You know them, you love them, it’s time to put the countdown all in one place:
#6 was Greylag Geese. Not only does a handsome example of the breed appear in the book, I found out during research that the Greylag was a common goose in Britain (still is), and really looks like all the illustrations of geese in my childhood fairy tale books. I always wondered why they looked so different from the Canada geese I see every day… Check out the funky spiral neck feathers!
#5 was that I used famous Witley Court as a vague sort of model for Faircombe Hall, or at least (as I explain in the historical notes) what the previous Marquess wanted Faircombe to grow up to be.
#4 was that the sapphire ring featured in the story is real.
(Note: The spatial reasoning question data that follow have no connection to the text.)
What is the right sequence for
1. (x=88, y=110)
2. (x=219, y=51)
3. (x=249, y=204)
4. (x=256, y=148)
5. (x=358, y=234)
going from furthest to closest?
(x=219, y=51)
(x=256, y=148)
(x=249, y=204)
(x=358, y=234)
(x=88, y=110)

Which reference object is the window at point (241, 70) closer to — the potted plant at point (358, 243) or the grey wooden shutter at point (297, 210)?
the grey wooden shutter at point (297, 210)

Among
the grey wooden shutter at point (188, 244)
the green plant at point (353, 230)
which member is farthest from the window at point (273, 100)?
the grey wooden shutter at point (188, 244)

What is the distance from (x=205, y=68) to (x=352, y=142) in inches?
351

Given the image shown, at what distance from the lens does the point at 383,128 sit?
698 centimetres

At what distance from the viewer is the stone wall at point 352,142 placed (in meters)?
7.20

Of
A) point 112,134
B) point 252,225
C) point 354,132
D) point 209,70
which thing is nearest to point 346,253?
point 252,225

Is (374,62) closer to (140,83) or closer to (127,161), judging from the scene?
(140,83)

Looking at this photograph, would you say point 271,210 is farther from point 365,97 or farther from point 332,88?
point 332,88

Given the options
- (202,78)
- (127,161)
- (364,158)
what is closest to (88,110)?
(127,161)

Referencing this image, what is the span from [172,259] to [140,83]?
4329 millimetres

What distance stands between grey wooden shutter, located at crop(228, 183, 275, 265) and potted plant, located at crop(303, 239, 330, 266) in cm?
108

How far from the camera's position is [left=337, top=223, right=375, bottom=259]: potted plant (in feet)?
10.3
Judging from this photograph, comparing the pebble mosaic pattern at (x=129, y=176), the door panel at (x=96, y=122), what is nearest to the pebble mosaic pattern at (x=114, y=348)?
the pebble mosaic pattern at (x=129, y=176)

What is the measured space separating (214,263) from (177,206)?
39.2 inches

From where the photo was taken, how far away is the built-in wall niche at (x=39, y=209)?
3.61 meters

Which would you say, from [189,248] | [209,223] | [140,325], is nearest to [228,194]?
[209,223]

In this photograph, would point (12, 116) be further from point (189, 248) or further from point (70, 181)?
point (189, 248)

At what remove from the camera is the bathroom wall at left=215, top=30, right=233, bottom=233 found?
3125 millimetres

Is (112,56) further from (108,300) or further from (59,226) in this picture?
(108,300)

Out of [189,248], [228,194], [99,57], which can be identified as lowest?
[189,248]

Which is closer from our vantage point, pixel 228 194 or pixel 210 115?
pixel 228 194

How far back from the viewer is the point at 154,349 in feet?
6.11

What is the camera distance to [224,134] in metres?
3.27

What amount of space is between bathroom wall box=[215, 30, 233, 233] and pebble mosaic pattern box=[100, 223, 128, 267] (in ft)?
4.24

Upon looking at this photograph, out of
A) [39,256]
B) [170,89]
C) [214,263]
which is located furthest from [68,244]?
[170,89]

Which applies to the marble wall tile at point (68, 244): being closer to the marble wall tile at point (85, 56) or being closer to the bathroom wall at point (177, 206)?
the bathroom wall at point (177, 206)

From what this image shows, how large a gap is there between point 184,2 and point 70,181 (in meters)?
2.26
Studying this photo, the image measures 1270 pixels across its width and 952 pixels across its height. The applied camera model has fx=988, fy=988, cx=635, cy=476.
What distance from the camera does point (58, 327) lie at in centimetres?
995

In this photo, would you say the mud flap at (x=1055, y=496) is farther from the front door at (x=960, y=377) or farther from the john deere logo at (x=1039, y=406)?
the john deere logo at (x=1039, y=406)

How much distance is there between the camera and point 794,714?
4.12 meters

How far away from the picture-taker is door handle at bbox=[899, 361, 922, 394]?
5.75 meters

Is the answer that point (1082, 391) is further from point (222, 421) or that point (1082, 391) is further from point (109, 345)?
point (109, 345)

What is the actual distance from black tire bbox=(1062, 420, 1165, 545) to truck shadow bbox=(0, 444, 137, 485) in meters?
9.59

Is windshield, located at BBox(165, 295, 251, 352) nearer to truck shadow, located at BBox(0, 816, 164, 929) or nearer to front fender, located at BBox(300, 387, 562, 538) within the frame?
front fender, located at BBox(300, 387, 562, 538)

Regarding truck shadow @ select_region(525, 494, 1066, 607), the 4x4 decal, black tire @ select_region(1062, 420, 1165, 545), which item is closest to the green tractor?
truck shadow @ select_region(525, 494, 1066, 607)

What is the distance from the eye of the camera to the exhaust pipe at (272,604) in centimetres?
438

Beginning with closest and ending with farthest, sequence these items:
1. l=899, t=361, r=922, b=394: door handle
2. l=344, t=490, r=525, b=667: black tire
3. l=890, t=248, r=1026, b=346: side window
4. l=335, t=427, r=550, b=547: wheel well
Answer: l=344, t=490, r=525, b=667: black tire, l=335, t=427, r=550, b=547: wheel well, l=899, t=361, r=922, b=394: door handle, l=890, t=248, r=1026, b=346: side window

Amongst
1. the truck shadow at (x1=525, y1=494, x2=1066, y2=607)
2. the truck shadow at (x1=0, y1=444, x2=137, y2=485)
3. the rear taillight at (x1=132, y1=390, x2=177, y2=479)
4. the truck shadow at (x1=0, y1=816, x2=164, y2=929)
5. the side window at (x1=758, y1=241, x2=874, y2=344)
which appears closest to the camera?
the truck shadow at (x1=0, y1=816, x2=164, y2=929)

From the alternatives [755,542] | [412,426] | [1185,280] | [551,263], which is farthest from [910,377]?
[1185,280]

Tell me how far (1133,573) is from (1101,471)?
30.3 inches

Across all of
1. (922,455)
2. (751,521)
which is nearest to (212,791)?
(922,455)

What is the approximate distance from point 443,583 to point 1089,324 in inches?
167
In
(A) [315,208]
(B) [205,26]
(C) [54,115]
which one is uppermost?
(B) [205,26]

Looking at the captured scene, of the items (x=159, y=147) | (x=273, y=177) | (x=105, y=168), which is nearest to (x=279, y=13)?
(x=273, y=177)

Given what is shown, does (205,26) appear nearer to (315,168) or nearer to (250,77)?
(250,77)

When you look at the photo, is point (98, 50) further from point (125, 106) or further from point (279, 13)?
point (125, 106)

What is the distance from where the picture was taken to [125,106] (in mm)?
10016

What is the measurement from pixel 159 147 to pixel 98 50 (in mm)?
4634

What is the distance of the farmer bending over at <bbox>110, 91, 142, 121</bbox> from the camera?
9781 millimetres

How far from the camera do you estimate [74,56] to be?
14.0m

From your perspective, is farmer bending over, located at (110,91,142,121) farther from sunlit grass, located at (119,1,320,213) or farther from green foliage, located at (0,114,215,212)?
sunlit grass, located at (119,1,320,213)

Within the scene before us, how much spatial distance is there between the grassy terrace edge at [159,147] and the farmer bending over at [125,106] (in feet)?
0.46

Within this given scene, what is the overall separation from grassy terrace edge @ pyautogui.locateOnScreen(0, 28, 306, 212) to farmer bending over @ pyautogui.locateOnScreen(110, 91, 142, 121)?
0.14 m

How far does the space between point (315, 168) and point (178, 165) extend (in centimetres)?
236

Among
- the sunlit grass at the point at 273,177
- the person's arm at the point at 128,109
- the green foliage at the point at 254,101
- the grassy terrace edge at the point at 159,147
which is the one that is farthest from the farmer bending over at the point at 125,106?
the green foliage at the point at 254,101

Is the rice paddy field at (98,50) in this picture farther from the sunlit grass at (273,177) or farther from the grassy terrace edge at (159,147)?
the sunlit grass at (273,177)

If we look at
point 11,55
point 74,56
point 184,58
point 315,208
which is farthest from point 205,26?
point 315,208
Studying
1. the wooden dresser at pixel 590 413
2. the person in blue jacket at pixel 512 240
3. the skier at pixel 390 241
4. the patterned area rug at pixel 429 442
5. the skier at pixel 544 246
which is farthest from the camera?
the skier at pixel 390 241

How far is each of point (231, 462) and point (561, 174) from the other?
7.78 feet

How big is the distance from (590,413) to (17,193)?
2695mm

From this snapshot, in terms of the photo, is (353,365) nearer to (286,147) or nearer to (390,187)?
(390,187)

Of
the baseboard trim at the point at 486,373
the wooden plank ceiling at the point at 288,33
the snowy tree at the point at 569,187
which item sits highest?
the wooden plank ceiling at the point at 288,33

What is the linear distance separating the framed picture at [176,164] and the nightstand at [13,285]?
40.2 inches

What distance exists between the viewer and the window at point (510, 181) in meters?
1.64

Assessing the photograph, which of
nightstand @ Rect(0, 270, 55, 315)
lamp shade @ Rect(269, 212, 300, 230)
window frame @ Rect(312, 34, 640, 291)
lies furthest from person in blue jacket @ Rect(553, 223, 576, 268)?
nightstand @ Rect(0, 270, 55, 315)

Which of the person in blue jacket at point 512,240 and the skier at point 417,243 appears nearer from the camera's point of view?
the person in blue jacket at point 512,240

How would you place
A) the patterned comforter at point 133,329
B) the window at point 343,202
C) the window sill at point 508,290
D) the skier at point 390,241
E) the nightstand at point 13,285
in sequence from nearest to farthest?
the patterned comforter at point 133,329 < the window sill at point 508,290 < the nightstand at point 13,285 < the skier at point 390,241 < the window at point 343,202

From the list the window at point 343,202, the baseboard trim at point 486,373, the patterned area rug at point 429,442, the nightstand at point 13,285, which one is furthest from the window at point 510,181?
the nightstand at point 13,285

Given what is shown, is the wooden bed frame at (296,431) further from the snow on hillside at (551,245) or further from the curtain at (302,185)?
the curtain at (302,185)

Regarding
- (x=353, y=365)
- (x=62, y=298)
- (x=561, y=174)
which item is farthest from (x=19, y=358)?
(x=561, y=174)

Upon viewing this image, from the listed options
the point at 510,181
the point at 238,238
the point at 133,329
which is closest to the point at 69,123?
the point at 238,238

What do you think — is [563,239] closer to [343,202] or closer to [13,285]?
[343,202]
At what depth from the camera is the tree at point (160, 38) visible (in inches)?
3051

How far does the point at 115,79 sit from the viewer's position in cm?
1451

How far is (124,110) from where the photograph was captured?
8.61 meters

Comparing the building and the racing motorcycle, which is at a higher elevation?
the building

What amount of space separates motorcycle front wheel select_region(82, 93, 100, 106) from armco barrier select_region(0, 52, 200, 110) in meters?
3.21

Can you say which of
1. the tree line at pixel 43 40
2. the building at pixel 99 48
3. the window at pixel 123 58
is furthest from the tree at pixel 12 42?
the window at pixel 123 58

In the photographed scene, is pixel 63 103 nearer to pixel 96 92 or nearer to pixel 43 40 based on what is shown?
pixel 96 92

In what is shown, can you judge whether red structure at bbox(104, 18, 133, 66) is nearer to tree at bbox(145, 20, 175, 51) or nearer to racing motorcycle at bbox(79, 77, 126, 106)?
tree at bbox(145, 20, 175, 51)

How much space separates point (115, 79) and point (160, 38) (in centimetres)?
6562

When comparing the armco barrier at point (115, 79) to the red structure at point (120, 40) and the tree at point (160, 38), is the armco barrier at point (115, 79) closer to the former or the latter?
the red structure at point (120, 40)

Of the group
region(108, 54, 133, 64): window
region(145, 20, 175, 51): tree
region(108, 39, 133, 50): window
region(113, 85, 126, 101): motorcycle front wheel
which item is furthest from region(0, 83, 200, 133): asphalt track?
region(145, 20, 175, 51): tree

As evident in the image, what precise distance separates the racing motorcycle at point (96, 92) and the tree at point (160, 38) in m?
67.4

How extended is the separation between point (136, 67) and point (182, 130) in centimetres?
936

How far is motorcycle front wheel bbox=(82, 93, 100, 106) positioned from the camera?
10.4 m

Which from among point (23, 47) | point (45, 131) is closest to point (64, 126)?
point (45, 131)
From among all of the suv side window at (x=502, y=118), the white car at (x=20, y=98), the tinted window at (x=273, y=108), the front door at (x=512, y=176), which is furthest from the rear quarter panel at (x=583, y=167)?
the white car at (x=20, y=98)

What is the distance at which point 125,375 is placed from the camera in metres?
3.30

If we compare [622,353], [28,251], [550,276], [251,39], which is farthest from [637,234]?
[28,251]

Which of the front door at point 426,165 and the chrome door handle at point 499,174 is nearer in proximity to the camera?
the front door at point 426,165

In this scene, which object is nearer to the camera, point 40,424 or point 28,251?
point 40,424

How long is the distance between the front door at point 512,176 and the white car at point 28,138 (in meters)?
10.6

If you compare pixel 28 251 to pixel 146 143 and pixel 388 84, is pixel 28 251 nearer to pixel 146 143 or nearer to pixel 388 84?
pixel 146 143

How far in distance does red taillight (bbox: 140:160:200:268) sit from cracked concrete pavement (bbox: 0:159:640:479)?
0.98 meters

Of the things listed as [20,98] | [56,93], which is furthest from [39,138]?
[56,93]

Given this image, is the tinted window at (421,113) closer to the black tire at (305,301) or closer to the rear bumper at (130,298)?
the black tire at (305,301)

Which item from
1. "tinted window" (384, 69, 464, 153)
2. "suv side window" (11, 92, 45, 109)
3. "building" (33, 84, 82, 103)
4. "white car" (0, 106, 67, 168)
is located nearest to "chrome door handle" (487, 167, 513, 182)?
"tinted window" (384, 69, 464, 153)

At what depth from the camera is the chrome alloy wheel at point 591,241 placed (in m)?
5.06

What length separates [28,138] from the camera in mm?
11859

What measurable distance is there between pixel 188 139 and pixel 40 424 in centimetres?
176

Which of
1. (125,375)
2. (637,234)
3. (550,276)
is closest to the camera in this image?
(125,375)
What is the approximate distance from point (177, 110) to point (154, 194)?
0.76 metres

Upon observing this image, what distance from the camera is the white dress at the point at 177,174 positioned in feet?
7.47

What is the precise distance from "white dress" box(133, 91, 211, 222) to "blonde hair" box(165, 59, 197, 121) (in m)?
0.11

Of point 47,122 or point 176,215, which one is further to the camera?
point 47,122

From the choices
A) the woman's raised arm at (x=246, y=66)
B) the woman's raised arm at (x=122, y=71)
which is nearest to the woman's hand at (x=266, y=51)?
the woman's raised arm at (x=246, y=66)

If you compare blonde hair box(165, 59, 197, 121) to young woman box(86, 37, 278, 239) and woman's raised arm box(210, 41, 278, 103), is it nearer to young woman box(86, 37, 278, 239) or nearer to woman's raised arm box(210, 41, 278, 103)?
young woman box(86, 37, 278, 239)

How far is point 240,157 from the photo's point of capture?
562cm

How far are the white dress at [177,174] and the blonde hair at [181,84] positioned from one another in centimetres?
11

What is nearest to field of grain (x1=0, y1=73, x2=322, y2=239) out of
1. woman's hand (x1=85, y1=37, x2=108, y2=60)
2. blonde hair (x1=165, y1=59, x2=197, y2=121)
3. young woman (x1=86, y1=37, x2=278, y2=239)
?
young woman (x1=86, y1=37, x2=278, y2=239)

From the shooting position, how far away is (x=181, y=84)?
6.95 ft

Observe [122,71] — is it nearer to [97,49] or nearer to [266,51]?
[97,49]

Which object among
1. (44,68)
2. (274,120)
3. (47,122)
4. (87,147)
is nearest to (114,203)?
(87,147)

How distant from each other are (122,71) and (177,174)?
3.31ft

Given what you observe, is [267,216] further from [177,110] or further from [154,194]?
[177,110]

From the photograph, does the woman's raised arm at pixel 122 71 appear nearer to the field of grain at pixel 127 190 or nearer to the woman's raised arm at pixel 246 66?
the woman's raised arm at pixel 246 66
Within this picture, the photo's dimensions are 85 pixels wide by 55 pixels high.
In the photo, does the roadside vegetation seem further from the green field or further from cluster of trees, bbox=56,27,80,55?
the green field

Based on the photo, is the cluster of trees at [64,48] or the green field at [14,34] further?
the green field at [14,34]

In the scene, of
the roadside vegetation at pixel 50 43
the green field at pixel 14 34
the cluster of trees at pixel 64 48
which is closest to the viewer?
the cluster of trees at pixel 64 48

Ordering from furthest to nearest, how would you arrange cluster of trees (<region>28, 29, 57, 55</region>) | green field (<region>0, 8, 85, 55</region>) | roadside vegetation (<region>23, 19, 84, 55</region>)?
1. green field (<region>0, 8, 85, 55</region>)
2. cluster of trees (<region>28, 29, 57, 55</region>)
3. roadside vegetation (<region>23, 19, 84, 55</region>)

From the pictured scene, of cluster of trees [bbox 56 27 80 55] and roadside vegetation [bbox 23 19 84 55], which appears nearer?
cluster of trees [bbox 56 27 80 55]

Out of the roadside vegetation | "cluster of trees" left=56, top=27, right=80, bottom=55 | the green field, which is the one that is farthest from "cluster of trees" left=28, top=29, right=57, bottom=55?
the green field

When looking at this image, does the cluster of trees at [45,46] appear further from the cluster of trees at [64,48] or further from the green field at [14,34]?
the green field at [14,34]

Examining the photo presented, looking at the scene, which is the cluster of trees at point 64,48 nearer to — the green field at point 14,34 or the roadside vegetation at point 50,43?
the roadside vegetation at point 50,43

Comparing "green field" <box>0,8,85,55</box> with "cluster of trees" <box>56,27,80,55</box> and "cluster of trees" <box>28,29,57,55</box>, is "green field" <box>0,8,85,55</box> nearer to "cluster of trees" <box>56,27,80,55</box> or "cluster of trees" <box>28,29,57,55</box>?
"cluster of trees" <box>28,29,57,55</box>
I hated to give Geoffrey, my hero, the ring of an evil emperor, but sometimes these things happen down through history!
#3 was that yes, I read a lot of James Herriot as a kid. I still love vet shows on TV, too, and I loved the idea of Geoffrey turning to something he was good at when he’s turned out of the house: caring for the animals of the estate. And it really mattered back then too that a veterinarian be large!
#2 Calcium really does cure milk fever in sheep. I’m sorry, I got super-into sheep care for the research of this book! Portland stone is real, famously used for many gorgeous buildings of Britain, and it is a limestone. It leaches calcium into the ground. In fact to this very day ground limestone is added to sheep feed to cure milk fever. Geoffrey has a quiet little clever moment over his discovery (or is it his sheeps’?)
And #1:
The draisine is, of course, also real. As readers of the book will learn, Miss Zelda Rawle needs to exercise to make it around the world despite her chronic pain (rheumatoid arthritis, though it wasn’t called that then) and Geoffrey has a unique solution. I’m scared of that rudder bar in front but I want to ride one!
Any historical little tidbits you want me to discuss? Or were you just happy to see Letty and Michael back again?